== DATA LISTING ==

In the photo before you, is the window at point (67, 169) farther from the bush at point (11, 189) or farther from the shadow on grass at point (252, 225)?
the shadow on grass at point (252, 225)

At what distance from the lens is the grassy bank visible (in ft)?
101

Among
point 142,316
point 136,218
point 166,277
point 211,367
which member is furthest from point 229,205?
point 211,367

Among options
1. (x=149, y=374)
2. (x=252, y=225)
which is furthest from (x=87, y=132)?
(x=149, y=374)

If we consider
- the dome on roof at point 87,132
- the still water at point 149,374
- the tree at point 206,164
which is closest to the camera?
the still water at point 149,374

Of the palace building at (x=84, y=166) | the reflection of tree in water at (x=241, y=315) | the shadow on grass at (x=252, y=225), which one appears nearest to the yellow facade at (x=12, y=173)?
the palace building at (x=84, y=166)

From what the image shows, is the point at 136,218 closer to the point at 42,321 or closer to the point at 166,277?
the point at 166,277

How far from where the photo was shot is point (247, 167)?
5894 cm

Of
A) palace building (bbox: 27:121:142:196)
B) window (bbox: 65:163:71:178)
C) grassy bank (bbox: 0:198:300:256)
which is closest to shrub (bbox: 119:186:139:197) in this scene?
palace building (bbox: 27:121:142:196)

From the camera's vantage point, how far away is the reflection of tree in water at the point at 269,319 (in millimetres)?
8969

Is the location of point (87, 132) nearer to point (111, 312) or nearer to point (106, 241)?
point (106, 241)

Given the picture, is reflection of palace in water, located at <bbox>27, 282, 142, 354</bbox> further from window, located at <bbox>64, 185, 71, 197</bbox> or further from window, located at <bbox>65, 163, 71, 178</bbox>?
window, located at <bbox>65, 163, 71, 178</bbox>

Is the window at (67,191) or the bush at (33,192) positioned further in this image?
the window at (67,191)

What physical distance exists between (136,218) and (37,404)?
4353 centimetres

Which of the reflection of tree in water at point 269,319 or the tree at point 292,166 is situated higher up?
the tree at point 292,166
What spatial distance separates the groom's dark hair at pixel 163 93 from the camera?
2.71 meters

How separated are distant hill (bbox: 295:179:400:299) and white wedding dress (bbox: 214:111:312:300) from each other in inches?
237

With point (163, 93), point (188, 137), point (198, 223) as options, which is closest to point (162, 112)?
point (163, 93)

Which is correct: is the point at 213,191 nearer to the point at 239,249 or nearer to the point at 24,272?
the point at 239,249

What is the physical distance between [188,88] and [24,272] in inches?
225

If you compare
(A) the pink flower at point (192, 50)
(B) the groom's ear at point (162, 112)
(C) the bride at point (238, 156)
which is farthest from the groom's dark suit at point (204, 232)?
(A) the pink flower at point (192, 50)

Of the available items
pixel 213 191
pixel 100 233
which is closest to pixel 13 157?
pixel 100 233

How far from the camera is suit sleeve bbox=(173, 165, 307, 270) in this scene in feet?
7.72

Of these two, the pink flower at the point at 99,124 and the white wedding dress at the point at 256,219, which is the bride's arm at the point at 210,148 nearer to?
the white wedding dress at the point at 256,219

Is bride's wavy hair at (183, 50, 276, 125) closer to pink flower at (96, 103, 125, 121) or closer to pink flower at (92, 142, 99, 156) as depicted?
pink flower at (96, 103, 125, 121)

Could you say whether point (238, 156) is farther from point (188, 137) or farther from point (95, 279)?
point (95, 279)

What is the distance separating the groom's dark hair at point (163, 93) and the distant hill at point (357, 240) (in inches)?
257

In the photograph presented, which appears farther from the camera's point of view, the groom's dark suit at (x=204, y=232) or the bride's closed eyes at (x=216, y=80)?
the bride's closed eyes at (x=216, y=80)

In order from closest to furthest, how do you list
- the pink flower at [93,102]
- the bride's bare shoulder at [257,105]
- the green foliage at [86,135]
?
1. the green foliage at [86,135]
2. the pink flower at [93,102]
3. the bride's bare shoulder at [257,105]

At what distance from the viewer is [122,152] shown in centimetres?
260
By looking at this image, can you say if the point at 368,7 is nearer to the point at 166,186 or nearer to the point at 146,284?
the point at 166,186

===

§ WORK TO COMPLETE: Exact copies of all the records are required.

§ ANSWER TO THE EXERCISE:
In the photo before you, is the window at point (67, 169) farther from the bush at point (11, 189) or farther from the shadow on grass at point (252, 225)?
the shadow on grass at point (252, 225)

At what distance from the lens is the grassy bank visible (in ft)?
101

Among
point 142,316
point 136,218
point 166,277
point 211,367
which member is furthest from point 229,205?
point 211,367

Among options
1. (x=149, y=374)
2. (x=252, y=225)
which is furthest from (x=87, y=132)?
(x=149, y=374)

If we consider
- the dome on roof at point 87,132
- the still water at point 149,374
- the tree at point 206,164
which is closest to the camera?
the still water at point 149,374

Of the palace building at (x=84, y=166) | the reflection of tree in water at (x=241, y=315) | the shadow on grass at (x=252, y=225), which one appears nearest to the yellow facade at (x=12, y=173)?
the palace building at (x=84, y=166)

From what the image shows, is the point at 136,218 closer to the point at 42,321 or closer to the point at 166,277?
the point at 166,277

How far from where the photo was shot is point (247, 167)?
5894 cm

Of
A) palace building (bbox: 27:121:142:196)
B) window (bbox: 65:163:71:178)
C) grassy bank (bbox: 0:198:300:256)
which is closest to shrub (bbox: 119:186:139:197) in this scene?
palace building (bbox: 27:121:142:196)

From the camera's vantage point, how far away is the reflection of tree in water at the point at 269,319 (in millimetres)?
8969

Is the location of point (87, 132) nearer to point (111, 312) or nearer to point (106, 241)?
point (106, 241)

Given the picture, is reflection of palace in water, located at <bbox>27, 282, 142, 354</bbox> further from window, located at <bbox>64, 185, 71, 197</bbox> or further from window, located at <bbox>65, 163, 71, 178</bbox>?
window, located at <bbox>65, 163, 71, 178</bbox>

Is the window at (67,191) or the bush at (33,192) positioned further in this image?
the window at (67,191)

What physical distance exists between (136,218) and (37,404)?
4353 centimetres

Which of the reflection of tree in water at point 269,319 or the tree at point 292,166 is situated higher up?
the tree at point 292,166
What spatial distance separates the groom's dark hair at pixel 163 93 from the camera?
2.71 meters

How separated are distant hill (bbox: 295:179:400:299) and white wedding dress (bbox: 214:111:312:300) from each other in inches?
237

With point (163, 93), point (188, 137), point (198, 223) as options, which is closest to point (162, 112)?
point (163, 93)

Which is correct: is the point at 213,191 nearer to the point at 239,249 or nearer to the point at 24,272?
the point at 239,249

What is the physical distance between [188,88] and [24,272] in inches?
225

If you compare
(A) the pink flower at point (192, 50)
(B) the groom's ear at point (162, 112)
(C) the bride at point (238, 156)
which is farthest from the groom's dark suit at point (204, 232)?
(A) the pink flower at point (192, 50)

Of the available items
pixel 213 191
pixel 100 233
which is closest to pixel 13 157?
pixel 100 233

How far from the camera is suit sleeve bbox=(173, 165, 307, 270) in this scene in feet?
7.72

Of these two, the pink flower at the point at 99,124 and the white wedding dress at the point at 256,219, which is the bride's arm at the point at 210,148 nearer to?
the white wedding dress at the point at 256,219

Is bride's wavy hair at (183, 50, 276, 125) closer to pink flower at (96, 103, 125, 121) or closer to pink flower at (92, 142, 99, 156) as depicted?
pink flower at (96, 103, 125, 121)

Could you say whether point (238, 156) is farther from point (188, 137) or farther from point (95, 279)?
point (95, 279)

What is the distance separating the groom's dark hair at point (163, 93) and the distant hill at point (357, 240) (in inches)?
257

In the photograph presented, which appears farther from the camera's point of view, the groom's dark suit at (x=204, y=232) or the bride's closed eyes at (x=216, y=80)?
the bride's closed eyes at (x=216, y=80)

In order from closest to furthest, how do you list
- the pink flower at [93,102]
- the bride's bare shoulder at [257,105]
- the green foliage at [86,135]
?
1. the green foliage at [86,135]
2. the pink flower at [93,102]
3. the bride's bare shoulder at [257,105]

At what distance from the viewer is [122,152] shown in centimetres?
260
By looking at this image, can you say if the point at 368,7 is nearer to the point at 166,186 or nearer to the point at 146,284?
the point at 166,186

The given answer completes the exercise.